UPDATE 3-US natgas futures end down 4 pct, forecasts turn milder

Fri Nov 2, 2012 4:10pm EDT

Related Topics

* Gas inventories, production still at or near record highs
    * Cold forecast for the next week should lift demand
    * Millions on East Coast still without power after Sandy

 (Adds analyst quote, rig data, production data, technicals,
updates prices)
    By Joe Silha
    NEW YORK, Nov 2 (Reuters) - U.S. natural gas futures ended
lower on Friday as widespread power outages from Hurricane Sandy
slowed demand and weather forecasts for late next week turned
milder despite the outlook for some near-term cold that should
stir more heating load.
    After some chilly weather for the next few days, private
forecaster MDA EarthSat on Friday noted its six- to 10-day and
11- to 15-day forecasts turned milder, with warmer air expected
to move into the Midwest first and then into the Northeast.
    Many fundamental traders expect any move up in prices to be
difficult without sustained cold to boost demand, with storage 
at record highs and production at or near a record peak.
    "It looks like the weather is going to warm up a little late
next week. We already have record high storage, and we don't
have enough (cold) weather yet to see (inventory) withdrawals,"
said Steve Mosley at SMC Advisory Services in Arkansas.
    Front-month gas futures on the New York Mercantile
Exchange ended down 14.5 cents, or near 4 percent, at $3.554 per
million British thermal units after trading between $3.535 and
$3.693.
    The nearby contract, which hit a one-year high of $3.82 on
Tuesday, ended the week up 4.5 percent, primarily because
December rolled into the front position on Tuesday with a
33-cent premium to the expired November contract.
    Technical traders said Friday's close below support at
$3.60, an area of previous resistance, could turn the chart
picture bearish, particularly if prices settle lower again on
Monday.
    Sandy knocked out power this week to nearly 8.5 million
customers and cut demand for gas used to generate electricity by
up to 1 billion cubic feet per day. But power outages on Friday
had dropped to about 3.5 million. 
    Traders said strong nuclear plant outages this week, several
due to Sandy, should have offset at least some of the lost load
from downed power lines, making next week's storage estimate
more difficult to peg.

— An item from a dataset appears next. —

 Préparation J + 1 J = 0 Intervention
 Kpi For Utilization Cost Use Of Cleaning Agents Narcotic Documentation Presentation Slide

Plants burning gas typically come into
service, if needed, to replace missing nuclear generation.
    Traders and analysts caution that if gas prices move much
higher, for example above $4, they could increase supply by
encouraging producers to hook up more wells and dampen demand by
making gas less competitive with coal for power generation.    
        
    GAS DRILLING CLIMBS, PRODUCTION STAYS STRONG 
    Baker Hughes data on Friday showed that the gas-directed rig
count rose this week by eight to 424 after posting a 13-year low
the previous week. 
    While the gas rig count has gained only 10 times this year,
four of those gains have occurred in the last seven weeks,
stirring concerns that the recent uptick in gas prices might be
encouraging producers to hook up more wells.
    Still, drilling for natural gas has been in decline for most
of the last year, with gas rigs falling some 55 percent since
peaking at 936 in October 2011. The problem is that production,
so far, has not shown any significant signs of slowing.
    (Rig graphic: r.reuters.com/dyb62s )
    Gross natural gas production in August in the lower 48 U.S.
states slipped slightly from July, but at 72.55 billion cubic
feet per day, output is not far below the record high of 72.74
bcf per day hit in January, according to Energy Information
Administration data on Friday. 
    The associated gas produced from more-profitable shale oil
and shale gas liquids wells has kept gas flowing this year at or
near a record pace.

    INVENTORIES HIT ALL-TIME PEAK
    Data from the EIA on Thursday showed domestic gas
inventories rose last week by 65 billion cubic feet to 3.908
trillion cubic feet, easily eclipsing the previous record high
of 3.852 tcf hit last November. 
    The weekly build, which fell 2 bcf shy of the Reuters poll
estimate, trimmed the surplus relative to last year by 17 bcf to
136 bcf, or 4 percent above the same week in 2011. However, it
added 8 bcf to the excess versus the five-year average,
increasing that surplus to 259 bcf, or 7 percent.     
   (Storage graphic: link.reuters.com/mup44s )           
    Based on current weather forecasts, traders expect one or
two more weekly inventory builds to drive storage further into
record territory, peaking just shy of 3.95 tcf before winter
withdrawals begin. 
    Early injection estimates for next week's EIA storage report
range from 15 bcf to 65 bcf. Last year during that week, stocks
rose 48 bcf, while the five-year average is 36 bcf. 
    While a huge inventory overhang, which peaked in late March
at nearly 900 bcf, has been cut by 85 percent, storage is 92
percent full and should provide a comfortable cushion to meet
any spikes in demand or unexpected disruptions in supply.